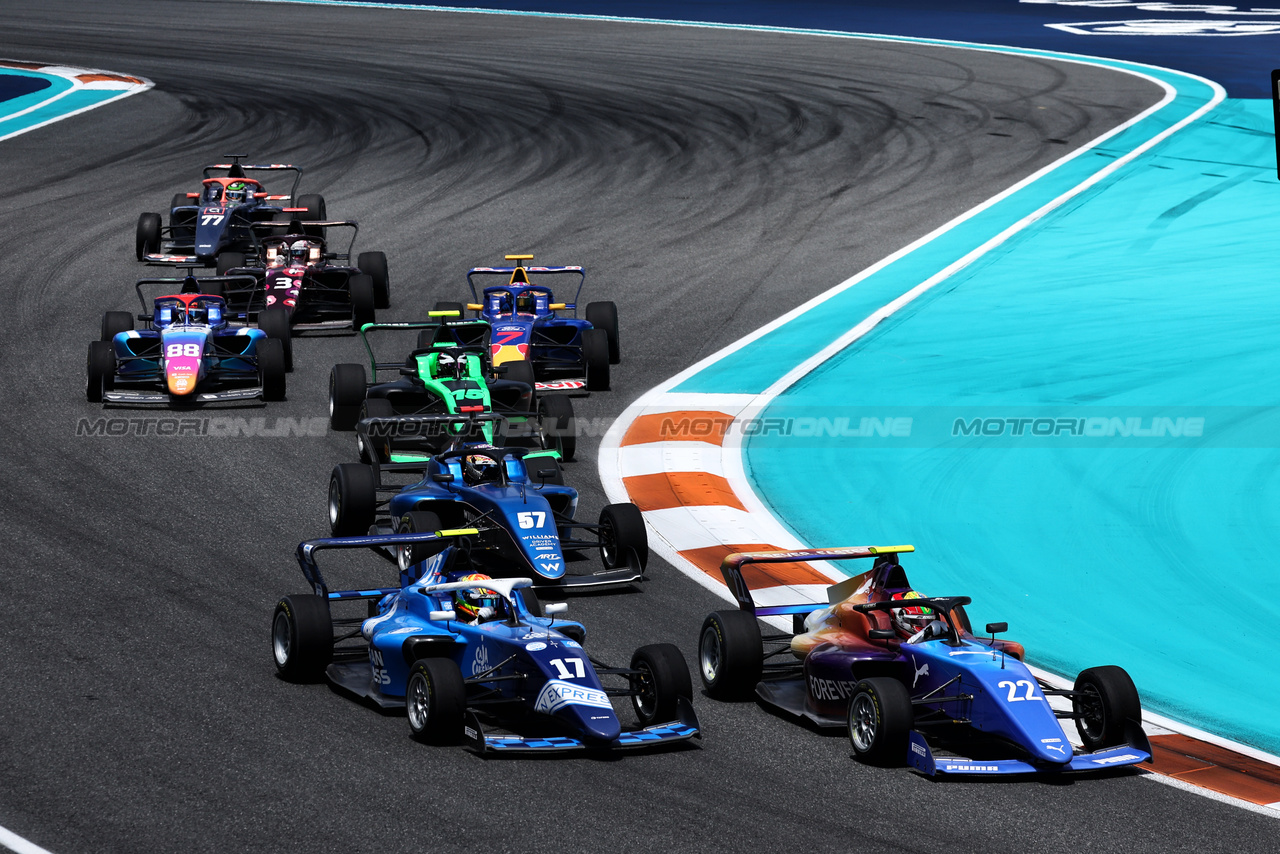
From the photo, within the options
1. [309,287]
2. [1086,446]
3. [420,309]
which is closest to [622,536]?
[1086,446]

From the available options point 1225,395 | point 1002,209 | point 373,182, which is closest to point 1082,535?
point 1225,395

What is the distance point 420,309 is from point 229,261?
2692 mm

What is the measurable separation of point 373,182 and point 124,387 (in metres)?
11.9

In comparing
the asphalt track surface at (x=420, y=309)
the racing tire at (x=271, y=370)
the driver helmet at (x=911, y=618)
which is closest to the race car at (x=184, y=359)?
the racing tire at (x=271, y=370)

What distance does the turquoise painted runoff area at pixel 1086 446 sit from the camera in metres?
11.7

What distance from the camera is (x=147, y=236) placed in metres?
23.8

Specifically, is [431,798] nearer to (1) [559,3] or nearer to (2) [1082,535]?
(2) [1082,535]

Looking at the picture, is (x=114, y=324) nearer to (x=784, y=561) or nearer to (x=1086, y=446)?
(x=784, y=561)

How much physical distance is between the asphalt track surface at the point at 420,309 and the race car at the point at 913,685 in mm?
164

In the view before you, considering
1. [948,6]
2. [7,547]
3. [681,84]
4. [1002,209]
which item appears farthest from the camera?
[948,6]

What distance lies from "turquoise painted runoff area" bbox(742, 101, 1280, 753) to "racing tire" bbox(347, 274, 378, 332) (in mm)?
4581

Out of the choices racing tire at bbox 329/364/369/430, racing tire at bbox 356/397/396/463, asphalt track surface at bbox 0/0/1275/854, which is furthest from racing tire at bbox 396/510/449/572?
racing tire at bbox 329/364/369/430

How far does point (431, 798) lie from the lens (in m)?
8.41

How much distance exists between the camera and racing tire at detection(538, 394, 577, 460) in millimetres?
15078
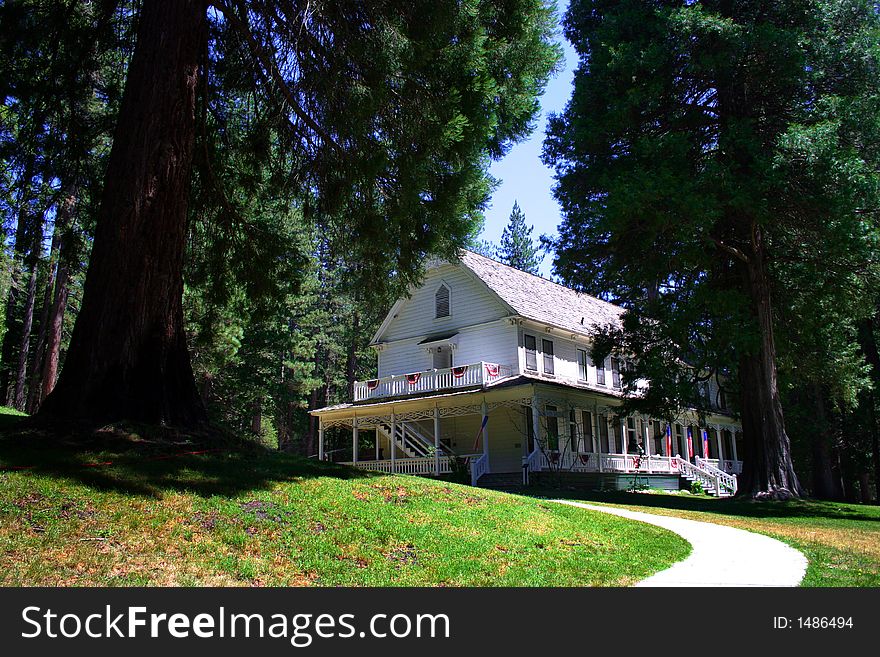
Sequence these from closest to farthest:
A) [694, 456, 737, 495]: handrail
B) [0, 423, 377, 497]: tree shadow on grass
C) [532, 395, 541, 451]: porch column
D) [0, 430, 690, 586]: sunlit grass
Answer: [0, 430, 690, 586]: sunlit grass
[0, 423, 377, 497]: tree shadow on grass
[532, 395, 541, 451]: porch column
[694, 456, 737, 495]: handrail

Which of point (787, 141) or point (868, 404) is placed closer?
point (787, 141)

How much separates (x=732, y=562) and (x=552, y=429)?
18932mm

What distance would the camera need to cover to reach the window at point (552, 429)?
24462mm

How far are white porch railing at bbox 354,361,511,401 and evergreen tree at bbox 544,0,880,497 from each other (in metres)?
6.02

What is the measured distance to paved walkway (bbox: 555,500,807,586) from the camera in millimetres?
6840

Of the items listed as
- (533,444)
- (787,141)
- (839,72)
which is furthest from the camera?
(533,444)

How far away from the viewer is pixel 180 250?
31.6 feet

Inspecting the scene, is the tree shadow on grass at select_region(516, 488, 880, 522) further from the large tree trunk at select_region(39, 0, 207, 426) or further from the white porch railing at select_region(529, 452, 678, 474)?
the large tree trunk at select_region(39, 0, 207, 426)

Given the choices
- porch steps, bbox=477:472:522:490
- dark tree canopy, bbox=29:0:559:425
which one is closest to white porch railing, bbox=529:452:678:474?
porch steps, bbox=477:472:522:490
--
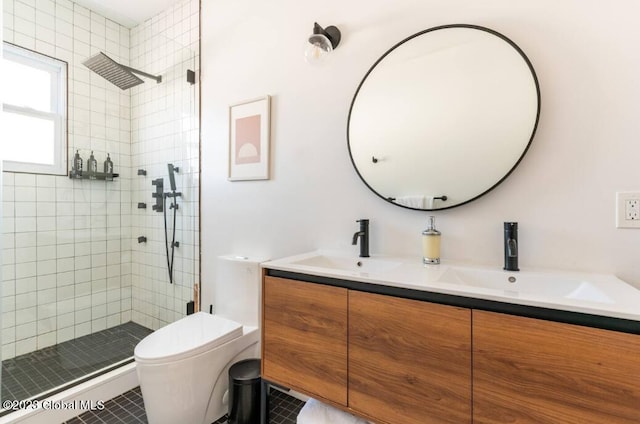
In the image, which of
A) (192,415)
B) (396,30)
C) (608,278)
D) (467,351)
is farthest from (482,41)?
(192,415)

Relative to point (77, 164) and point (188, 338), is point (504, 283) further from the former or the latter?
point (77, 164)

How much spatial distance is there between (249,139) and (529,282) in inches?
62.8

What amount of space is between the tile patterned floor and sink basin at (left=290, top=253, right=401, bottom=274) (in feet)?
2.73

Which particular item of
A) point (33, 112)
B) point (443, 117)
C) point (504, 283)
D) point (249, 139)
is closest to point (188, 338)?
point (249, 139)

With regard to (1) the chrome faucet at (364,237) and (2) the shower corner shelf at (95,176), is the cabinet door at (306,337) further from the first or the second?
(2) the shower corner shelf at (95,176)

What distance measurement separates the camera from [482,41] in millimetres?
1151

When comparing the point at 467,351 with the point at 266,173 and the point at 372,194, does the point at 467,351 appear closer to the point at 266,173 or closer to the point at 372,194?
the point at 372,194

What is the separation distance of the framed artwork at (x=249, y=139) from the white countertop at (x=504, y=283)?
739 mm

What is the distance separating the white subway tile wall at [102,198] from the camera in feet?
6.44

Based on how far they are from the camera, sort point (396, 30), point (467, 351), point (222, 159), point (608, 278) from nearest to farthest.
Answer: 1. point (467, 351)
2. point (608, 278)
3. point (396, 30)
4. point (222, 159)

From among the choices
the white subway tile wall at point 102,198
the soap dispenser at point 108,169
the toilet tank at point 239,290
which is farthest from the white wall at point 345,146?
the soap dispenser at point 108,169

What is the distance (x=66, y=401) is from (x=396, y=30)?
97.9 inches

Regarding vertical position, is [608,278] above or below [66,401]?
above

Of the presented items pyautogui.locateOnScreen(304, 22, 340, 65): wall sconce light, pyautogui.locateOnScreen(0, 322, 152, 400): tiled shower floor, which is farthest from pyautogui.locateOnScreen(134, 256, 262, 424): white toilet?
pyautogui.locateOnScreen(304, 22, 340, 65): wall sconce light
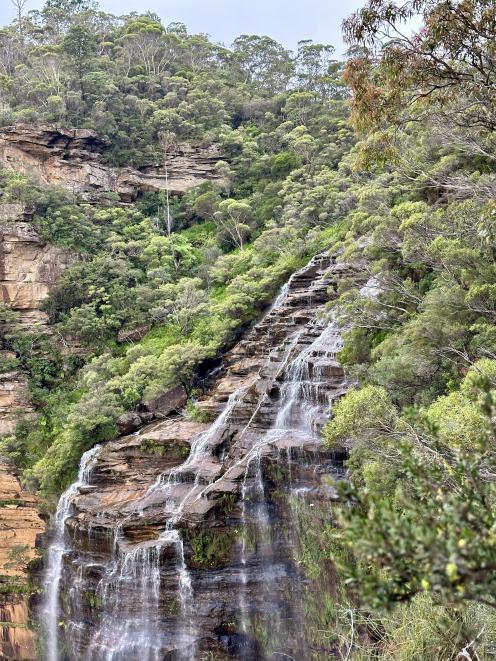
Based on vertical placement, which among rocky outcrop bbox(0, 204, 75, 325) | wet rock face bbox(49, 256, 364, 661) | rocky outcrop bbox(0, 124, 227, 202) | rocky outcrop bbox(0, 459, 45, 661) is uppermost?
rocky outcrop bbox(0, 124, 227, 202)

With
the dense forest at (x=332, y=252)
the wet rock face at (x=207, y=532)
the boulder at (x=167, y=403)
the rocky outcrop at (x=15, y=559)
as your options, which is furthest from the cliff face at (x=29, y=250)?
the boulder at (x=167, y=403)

### Work to do:
Collect every line of the material above that contains the string "farthest", and list those lines in their original order.

### Written response:
which item appears farthest from the camera?
Sequence these from closest to farthest:
is farthest from (482,41)?
Based on how far they are from the camera, sort point (396, 30), point (467, 351), point (222, 159), point (608, 278) from nearest to farthest.
which is farthest from the white wall at point 345,146?
Of the presented items pyautogui.locateOnScreen(304, 22, 340, 65): wall sconce light, pyautogui.locateOnScreen(0, 322, 152, 400): tiled shower floor, which is farthest from pyautogui.locateOnScreen(134, 256, 262, 424): white toilet?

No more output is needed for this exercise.